The Scientific Advisory Committee has decided to postpone its decision concerning the transfer of an optimised dispersive EXAFS beamline until some scientific and technical points of the proposal are clarified.
Meanwhile SAC made the following comments :

• The dispersive EXAFS experiment is operative at LURE and has been, and still is, very successful in high pressure absorption spectroscopy and XMCD spectroscopy. This is due mainly to the high beam stability, good focussing, and adequate photon energy range covering the L edges of rare earth and the K edges of transition metals.
• The possibility to perform time resolved experiments on the one hand, and to work with small samples conditions on the other hand are the bonus of this set up when compared to conventional EXAFS or XMCD beamlines. The foreseen flux increase of two orders of magnitude and a spot size of 50 microns make the SOLEIL version of the beamline very attractive.
• Emphasis should be in performing new types of high pressure experiments ; the example of dichroism spectra obtained very recently at LURE on invar under high pressure and low temperature is very promising.
• It is also advised to develop vigorously challenging time resolved experiments for catalytic studies with appropriate reaction cells.
• Three communities of users have been identified in the project dealing with magnetism, earth science and chemistry. In the first two fields different regular users groups have performed high quality, competitive experiments in the past and are expected to guarantee a continuing input of interesting problems to be solved at SOLEIL. The community of chemists is still very limited at LURE but efforts should be made to make them active in the future.
• From a technical point of view, some questions should be addressed more precisely before an approval is given for the transfer of the beamline. They concern
  •  the quality and size of the different optical elements (first mirror mainly)
  • a precise definition of the photon energy range of the beamline, including the monochromator crystals, their shape and energy resolution
  • the comparison of the expected performances of this beamline on a bending magnet with existing ones on undulators, since the beamline must stay at the highest international level
  • a precision of the pressure range accessible on the samples

SAC also wishes a better presentation of the document. Scientific and technical opportunities and challenges that will accompany a move to SOLEIL should be clearly identified. SAC asks for a new written version of the proposal for the next April SAC meeting.
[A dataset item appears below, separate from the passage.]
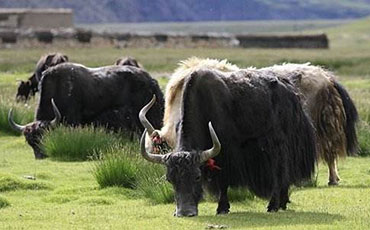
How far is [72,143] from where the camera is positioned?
19.8 m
A revised version of the proposal has been submitted for the 4^th SAC meeting.
SAC has removed the reservations he expressed at his second meeting concerning this project. The recommendation of the 4^th meeting is "SAC congratulates the promoters of the dispersive EXAFS project. The case is well defended, all the questions raised are satisfactorily answered and sufficient arguments on the beamline performance are given to grant a positive answer to proceed with the development of this beamline"

La direction de SOLEIL demande l’aval du Conseil pour le tranfert de la ligne d’EXAFS dispersif sur un aimant de courbure. La brillance de SOLEIL permet d’élargir les performances de la ligne en terme de taille de tache focale, d’étendue spectrale et de vitesse d’acquisition des données en équipant la ligne de dispositifs optiques et détecteurs appropriés. Cette ligne permettra de continuer à doter la communauté française d’un équipement du meilleur niveau international pour réaliser le projet scientifique décrit.